Malam itu saat orang lagi lelap-lelapnya, rumahnya digasak maling. Mereka mengambil barang berharga seperti kereta, perhiasan, dan peralatan elektronik. Rumahnya jadi acak-acakan, namun ia tetap tenang saja.
“ Bang Topeng, mengapa abang diam saja barangnya diambil orang ?” tanya warga yang masih muda darinya.
“ Biarlah, mungkin saja itu rezeki dia.”
“ Rezeki sih rezeki, kalau ngambil begitu kan itu namanya pencuri. Pencuri itu harus dihukum, nggak boleh kita diamkan saja,” jawab yang lain geram.
“ Sudahlah, biarkan saja, nanti juga kembali barangnya,” bujuknya pada pada adik-adik di kampung itu.
“ Nggak mungkin kembali, Bang, kalau tidak kita cari,” sergah yang lain.
“ Sudah, sudah, nggak usah dipikirkan, itu harta kan bukan milik kita, tetapi milik Allah. Kita hanya dikasih pinjam.Nah, kalau yang punya ambil, ya terima saja dengan lapang dada. Itu bukan hak kita. Sudahlah, nggak perlu dibesar-besarkan. Mari kita urus pekerjaan kita saja, yang begituan nggak usah. Kita serahkan saja semuanya kepada Allah Yang Punya Kuasa. Ayo.........!” nasehatnya bijak.
Warga lain dibuatnya terbengong-bengong namun tidak bagi Topeng. Ia tetap tenang dan bersahaja sambil mengumbar senyum kehangatan.
Nah benar saja. Nggak berapa lama semua hartanya yang hilang itu kembali sendiri diantar sama yang ambil. Wou.........., masyarakat telah numplek ingin menghakimi sendiri, ingin menggebuki, memukuli hingga babak belur, namun dicegah Topeng.

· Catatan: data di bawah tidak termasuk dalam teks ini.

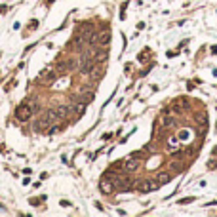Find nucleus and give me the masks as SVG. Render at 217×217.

“ Kita jangan main hakim sendiri, itu nggak bisa menyelesaikan masalah.Biar, biarkan dia ngomong sendiri. Apa kesalahannya, mengapa dia mengambilnya. Ayo, anak muda, bicaralah yang jujur, katakan ada apa ?” tanya Topeng pasti.
“ Maafkan saya,Tuan !”
“ Jangan panggil saya tuan, cukup panggil saja abang, biar lebih akrab,” pintanya.
“ Maafkan saya, Bang ! Saya telah mengambil harta abang.”
“ Mengapa kamu mengambilnya ?” desaknya.
“ Saya terpaksa,Bang. Saya kepepet, habis biaya hidup nggak cukup. Anak yang sekolah perlu biaya,Bang. Lagi pula sekarang lagi krisis ekonomi, Bang !”
Topeng cuma geleng-geleng. “ Untuk biayai anak bukan begitu caranya. Kamu harus kerja yang benar. Kerjanya harus halal, apalagi untuk membiayai hidup mereka. Nggak mungkinlah kita kasih makan dengan bara api yang menyala-nyala dan membakar perutnya dan perutmu sendiri.”
“ Habis, nggak mungkin ada yang mau menerima saya bekerja,Bang.”
Warga pada teriak mengejeknya. Mau ditolong nggak sudi. Hu......!
“ Ada, ada yang mau. Kamu ikut kerja saja di sini dengan mereka. Saudaramu yang lain pun akan menerimanya dengan senang hati. Lihat mereka. Semuanya juga orang yang susah dan dulu nggak punya kerja. Benar,kan ?” tanya Topeng sambil menatap sekelilingnya.
“ Ya, asal kerjanya yang benar, jujur, setiakawan, “ teriak mereka serempak.
“ Benar,Bang ? Topeng mengangguk. Makasih,Bang !”
Bahagia Topeng menyambut saudaranya yang telah insyaf. Bahagia........bahagia berbalut hati sang dermawan.